[Dataset records Boundary: Start]

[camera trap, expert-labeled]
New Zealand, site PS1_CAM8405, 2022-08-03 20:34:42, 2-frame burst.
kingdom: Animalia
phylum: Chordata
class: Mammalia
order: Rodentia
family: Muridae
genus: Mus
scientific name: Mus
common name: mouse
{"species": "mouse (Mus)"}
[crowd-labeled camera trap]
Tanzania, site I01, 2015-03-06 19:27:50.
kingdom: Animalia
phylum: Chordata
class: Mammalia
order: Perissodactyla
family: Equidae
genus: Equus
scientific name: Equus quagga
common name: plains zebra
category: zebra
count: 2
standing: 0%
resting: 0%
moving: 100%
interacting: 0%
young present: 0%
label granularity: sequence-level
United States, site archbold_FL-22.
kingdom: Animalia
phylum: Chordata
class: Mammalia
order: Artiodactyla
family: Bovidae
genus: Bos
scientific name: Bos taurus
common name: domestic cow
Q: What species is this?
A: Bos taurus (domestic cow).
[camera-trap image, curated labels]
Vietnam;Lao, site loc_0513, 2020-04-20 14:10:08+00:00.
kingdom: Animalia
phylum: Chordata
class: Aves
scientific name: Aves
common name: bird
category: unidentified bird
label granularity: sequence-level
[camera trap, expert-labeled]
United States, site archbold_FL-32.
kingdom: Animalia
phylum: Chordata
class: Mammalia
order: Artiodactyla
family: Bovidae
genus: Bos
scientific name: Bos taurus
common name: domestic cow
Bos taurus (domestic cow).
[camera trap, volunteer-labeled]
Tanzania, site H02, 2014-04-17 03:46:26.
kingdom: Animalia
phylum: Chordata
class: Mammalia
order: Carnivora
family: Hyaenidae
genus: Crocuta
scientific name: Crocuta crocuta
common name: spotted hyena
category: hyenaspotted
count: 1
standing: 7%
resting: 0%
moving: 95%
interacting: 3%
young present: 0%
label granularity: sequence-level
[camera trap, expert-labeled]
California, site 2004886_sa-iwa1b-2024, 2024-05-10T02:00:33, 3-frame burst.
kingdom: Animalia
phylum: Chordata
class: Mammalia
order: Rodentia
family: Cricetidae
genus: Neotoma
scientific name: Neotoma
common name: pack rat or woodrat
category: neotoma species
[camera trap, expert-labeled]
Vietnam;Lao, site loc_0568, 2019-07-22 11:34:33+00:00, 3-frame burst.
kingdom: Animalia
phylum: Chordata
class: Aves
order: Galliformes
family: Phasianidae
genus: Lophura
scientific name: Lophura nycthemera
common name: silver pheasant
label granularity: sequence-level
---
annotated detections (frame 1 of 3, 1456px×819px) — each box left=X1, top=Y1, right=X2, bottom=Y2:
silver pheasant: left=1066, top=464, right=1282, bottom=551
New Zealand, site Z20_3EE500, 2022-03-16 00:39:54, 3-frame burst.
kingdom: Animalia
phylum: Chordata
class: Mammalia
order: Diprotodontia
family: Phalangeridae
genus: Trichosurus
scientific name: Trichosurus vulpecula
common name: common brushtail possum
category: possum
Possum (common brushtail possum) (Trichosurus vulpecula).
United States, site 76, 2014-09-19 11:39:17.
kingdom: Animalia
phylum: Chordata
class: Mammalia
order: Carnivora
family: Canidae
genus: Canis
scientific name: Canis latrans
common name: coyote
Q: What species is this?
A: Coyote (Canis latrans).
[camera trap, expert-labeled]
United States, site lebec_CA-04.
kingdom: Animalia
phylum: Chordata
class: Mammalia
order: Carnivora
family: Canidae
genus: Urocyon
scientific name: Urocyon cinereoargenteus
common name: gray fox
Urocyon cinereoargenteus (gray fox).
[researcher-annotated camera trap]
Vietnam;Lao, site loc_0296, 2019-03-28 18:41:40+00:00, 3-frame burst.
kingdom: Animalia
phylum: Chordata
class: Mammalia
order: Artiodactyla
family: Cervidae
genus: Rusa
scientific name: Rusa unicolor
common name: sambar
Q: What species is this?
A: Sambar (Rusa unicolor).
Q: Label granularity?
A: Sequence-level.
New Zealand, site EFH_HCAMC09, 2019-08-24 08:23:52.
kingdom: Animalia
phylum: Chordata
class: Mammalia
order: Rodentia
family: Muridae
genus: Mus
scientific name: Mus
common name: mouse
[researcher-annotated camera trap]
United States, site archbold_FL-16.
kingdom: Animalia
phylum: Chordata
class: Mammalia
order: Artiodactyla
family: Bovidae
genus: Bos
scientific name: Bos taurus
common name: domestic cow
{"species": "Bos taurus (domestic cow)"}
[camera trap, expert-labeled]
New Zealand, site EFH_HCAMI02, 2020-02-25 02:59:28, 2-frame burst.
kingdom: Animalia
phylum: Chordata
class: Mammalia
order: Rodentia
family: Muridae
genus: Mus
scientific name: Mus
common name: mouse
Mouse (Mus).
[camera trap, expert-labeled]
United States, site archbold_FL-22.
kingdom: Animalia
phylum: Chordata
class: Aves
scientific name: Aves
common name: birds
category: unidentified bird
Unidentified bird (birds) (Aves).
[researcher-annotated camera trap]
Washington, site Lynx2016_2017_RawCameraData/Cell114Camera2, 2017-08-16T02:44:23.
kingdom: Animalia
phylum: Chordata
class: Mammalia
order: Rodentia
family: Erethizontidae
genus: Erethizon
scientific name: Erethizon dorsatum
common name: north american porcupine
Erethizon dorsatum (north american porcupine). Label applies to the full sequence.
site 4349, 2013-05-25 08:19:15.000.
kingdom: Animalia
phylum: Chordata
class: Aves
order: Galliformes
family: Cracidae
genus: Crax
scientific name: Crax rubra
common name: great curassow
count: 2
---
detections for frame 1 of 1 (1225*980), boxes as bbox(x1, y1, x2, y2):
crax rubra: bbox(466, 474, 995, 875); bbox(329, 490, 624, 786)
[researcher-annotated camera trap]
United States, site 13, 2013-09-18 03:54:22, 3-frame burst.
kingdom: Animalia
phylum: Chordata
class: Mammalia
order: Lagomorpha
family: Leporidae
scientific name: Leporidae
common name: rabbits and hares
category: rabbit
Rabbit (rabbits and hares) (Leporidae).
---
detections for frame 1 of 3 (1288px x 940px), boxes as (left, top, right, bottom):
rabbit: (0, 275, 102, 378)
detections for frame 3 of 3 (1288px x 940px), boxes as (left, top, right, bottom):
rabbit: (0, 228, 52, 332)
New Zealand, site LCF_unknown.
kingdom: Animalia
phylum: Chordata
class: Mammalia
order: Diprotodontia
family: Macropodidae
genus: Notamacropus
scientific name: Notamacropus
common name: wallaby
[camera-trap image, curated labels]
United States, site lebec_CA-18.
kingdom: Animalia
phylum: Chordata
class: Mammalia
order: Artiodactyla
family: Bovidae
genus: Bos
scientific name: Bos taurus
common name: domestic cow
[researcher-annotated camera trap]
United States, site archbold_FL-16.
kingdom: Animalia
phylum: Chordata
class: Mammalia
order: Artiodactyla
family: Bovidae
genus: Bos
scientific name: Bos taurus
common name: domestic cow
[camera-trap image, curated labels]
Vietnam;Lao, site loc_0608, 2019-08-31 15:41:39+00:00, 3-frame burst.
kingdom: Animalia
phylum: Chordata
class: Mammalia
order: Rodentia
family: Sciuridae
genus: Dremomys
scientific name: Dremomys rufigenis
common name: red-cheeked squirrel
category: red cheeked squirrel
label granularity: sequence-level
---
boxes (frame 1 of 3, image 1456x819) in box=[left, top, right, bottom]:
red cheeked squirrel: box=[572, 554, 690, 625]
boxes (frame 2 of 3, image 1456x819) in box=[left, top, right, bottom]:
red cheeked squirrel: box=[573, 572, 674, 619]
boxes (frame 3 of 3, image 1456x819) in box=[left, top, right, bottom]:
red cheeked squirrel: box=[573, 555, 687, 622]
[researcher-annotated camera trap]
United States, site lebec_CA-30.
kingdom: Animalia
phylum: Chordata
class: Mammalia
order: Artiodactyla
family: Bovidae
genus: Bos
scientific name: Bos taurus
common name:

[Dataset records Boundary: End]

Activity
Your answer should consist solely of the lines above from the line with "genus: Trichosurus" to the line with "genus: Rusa", both included, reproduced exactly.

Answer to this problem
genus: Trichosurus
scientific name: Trichosurus vulpecula
common name: common brushtail possum
category: possum
Possum (common brushtail possum) (Trichosurus vulpecula).
United States, site 76, 2014-09-19 11:39:17.
kingdom: Animalia
phylum: Chordata
class: Mammalia
order: Carnivora
family: Canidae
genus: Canis
scientific name: Canis latrans
common name: coyote
Q: What species is this?
A: Coyote (Canis latrans).
[camera trap, expert-labeled]
United States, site lebec_CA-04.
kingdom: Animalia
phylum: Chordata
class: Mammalia
order: Carnivora
family: Canidae
genus: Urocyon
scientific name: Urocyon cinereoargenteus
common name: gray fox
Urocyon cinereoargenteus (gray fox).
[researcher-annotated camera trap]
Vietnam;Lao, site loc_0296, 2019-03-28 18:41:40+00:00, 3-frame burst.
kingdom: Animalia
phylum: Chordata
class: Mammalia
order: Artiodactyla
family: Cervidae
genus: Rusa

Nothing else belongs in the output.